В приморском городке Рамбове, возведенном Меншиковым неподалеку от Санкт-Петербурга, идея увековечивания первого питерского губернатора в нетленной бронзе вызвала оживленные споры. Причем народ больше увлекала не материальная, а духовная сторона монументального вопроса — какую памятную надпись высечь на пьедестале?
Дискутируя с народом, церковный сторож напирал на преданное служение священному монаршему престолу, которым отличался Меншиков. Он всегда был рядом с Петром, свидетельствовал сторож. Грудью ли защитить царя в сражении кровавом, бревно ли подхватить в строительстве великом, на перси ли женские указать очам любострастным — всегда рядом оказывался Меншиков. Это он сориентировал Петра на свою полюбовницу, которая затем стала благоверной монаршей супругою — Екатериной Первой. Поэтому ему более всего подойдут бессмертные пушкинские строки — «царю наперсник, а не раб».

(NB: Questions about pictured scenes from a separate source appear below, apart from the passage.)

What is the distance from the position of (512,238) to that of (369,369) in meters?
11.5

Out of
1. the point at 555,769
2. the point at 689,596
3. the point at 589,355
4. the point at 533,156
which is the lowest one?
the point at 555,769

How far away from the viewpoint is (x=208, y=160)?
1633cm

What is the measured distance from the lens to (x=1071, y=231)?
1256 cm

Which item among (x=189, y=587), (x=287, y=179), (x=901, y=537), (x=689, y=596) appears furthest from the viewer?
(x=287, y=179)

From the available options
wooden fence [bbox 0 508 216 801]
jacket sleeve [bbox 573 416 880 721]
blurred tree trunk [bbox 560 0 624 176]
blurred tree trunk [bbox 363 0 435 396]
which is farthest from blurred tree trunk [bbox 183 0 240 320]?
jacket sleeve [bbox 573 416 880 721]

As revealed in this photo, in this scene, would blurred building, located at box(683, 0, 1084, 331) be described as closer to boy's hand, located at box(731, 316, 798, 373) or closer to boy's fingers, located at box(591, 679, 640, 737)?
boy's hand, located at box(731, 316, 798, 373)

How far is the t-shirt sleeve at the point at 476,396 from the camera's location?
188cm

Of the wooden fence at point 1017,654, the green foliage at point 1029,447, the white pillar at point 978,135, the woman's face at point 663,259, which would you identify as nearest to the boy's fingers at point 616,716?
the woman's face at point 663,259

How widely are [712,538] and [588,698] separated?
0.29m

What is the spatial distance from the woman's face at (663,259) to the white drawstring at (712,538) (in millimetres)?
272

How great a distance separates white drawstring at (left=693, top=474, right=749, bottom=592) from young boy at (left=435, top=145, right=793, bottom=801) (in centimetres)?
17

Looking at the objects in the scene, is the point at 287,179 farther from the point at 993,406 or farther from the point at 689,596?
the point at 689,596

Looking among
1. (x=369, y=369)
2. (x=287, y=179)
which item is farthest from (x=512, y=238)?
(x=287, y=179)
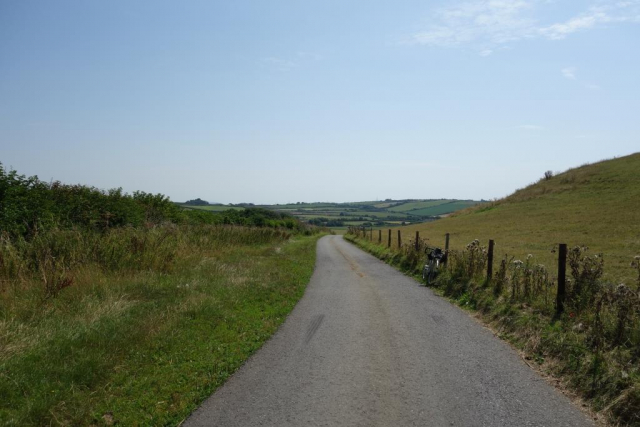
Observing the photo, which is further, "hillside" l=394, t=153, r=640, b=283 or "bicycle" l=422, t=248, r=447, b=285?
"hillside" l=394, t=153, r=640, b=283

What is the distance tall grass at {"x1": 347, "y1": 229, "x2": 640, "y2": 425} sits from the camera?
5.31m

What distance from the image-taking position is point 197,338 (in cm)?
714

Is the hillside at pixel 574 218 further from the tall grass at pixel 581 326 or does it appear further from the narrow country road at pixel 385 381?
the narrow country road at pixel 385 381

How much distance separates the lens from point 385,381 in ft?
18.7

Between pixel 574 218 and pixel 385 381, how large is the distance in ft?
113

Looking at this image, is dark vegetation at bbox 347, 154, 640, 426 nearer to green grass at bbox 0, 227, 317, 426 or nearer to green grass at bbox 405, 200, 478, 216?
green grass at bbox 0, 227, 317, 426

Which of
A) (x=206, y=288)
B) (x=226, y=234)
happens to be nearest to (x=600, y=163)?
(x=226, y=234)

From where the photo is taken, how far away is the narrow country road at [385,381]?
474 cm

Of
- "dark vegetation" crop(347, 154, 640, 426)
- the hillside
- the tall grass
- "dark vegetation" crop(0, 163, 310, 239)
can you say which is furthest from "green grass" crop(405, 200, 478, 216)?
the tall grass

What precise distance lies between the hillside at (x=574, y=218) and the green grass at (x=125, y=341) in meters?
11.6

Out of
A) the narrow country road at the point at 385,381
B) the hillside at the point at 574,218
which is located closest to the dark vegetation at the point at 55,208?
the narrow country road at the point at 385,381

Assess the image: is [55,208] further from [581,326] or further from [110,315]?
[581,326]

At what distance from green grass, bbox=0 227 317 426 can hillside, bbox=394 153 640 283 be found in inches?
456

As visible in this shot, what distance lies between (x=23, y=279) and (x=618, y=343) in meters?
10.8
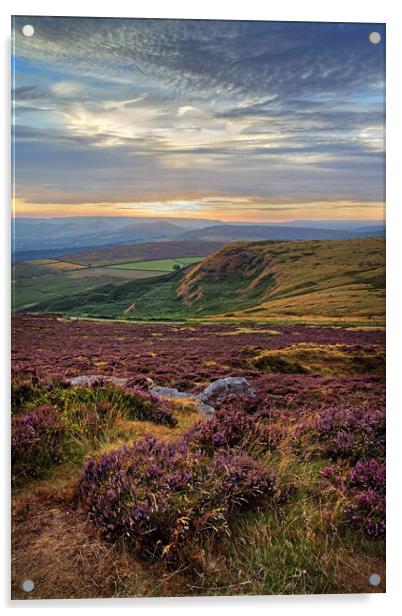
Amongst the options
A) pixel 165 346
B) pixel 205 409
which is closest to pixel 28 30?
pixel 165 346

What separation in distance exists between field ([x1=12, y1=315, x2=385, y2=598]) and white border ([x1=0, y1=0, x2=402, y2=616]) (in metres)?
0.18

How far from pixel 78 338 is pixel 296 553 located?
3085 mm

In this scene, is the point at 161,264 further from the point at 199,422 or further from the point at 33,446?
the point at 33,446

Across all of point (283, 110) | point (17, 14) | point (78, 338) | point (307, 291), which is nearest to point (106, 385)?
point (78, 338)

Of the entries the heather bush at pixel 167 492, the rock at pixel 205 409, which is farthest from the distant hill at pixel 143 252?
the heather bush at pixel 167 492

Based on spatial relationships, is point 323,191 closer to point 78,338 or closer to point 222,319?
point 222,319

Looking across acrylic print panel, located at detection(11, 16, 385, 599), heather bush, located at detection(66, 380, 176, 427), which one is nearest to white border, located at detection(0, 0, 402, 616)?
acrylic print panel, located at detection(11, 16, 385, 599)

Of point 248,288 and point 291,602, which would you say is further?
point 248,288

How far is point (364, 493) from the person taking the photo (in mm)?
5664

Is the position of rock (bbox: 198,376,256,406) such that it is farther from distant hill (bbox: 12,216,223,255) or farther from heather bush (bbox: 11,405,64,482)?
distant hill (bbox: 12,216,223,255)

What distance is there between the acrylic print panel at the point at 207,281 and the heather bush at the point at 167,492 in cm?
3
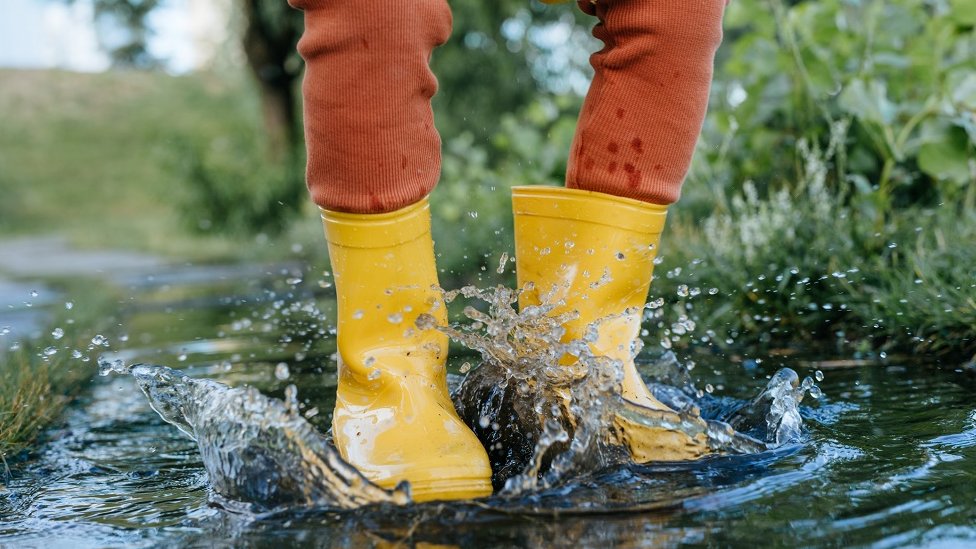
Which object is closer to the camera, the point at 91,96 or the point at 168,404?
the point at 168,404

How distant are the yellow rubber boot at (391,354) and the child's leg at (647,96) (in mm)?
287

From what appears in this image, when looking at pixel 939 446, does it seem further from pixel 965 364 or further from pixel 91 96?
pixel 91 96

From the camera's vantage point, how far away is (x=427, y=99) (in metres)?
1.45

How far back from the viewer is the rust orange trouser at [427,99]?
4.43 ft

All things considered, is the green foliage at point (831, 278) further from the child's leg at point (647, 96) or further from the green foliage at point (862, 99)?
the child's leg at point (647, 96)

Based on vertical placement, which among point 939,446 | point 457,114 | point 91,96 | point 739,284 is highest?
point 91,96

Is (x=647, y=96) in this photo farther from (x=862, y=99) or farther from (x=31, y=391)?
(x=862, y=99)

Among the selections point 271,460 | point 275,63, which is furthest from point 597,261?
point 275,63

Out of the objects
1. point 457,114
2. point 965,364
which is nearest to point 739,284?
point 965,364

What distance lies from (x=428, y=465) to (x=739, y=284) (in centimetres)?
156

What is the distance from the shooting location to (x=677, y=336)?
8.51 ft

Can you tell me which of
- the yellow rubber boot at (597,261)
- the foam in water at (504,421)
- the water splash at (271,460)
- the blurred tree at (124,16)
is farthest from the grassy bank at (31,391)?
the blurred tree at (124,16)

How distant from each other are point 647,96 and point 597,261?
0.25 meters

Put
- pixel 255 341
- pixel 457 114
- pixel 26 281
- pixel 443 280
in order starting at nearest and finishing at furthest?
1. pixel 255 341
2. pixel 443 280
3. pixel 26 281
4. pixel 457 114
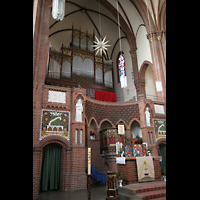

В то же время кочегар, слегка облагороженный городской гарью, намекал на некоторую меншиковскую стяжательность, вспоминал случаи светлейшего мздоимства и даже казнокрадства. В назидание другим он предлагал вырубить на памятнике ломоносовскую эпитафию, которая приобрела современное звучание в силу нового, разбойного толкования слова стрелка — «под сею кочкою оплачь, прохожий, пчелку, что не ленилася по мед летать на стрелку».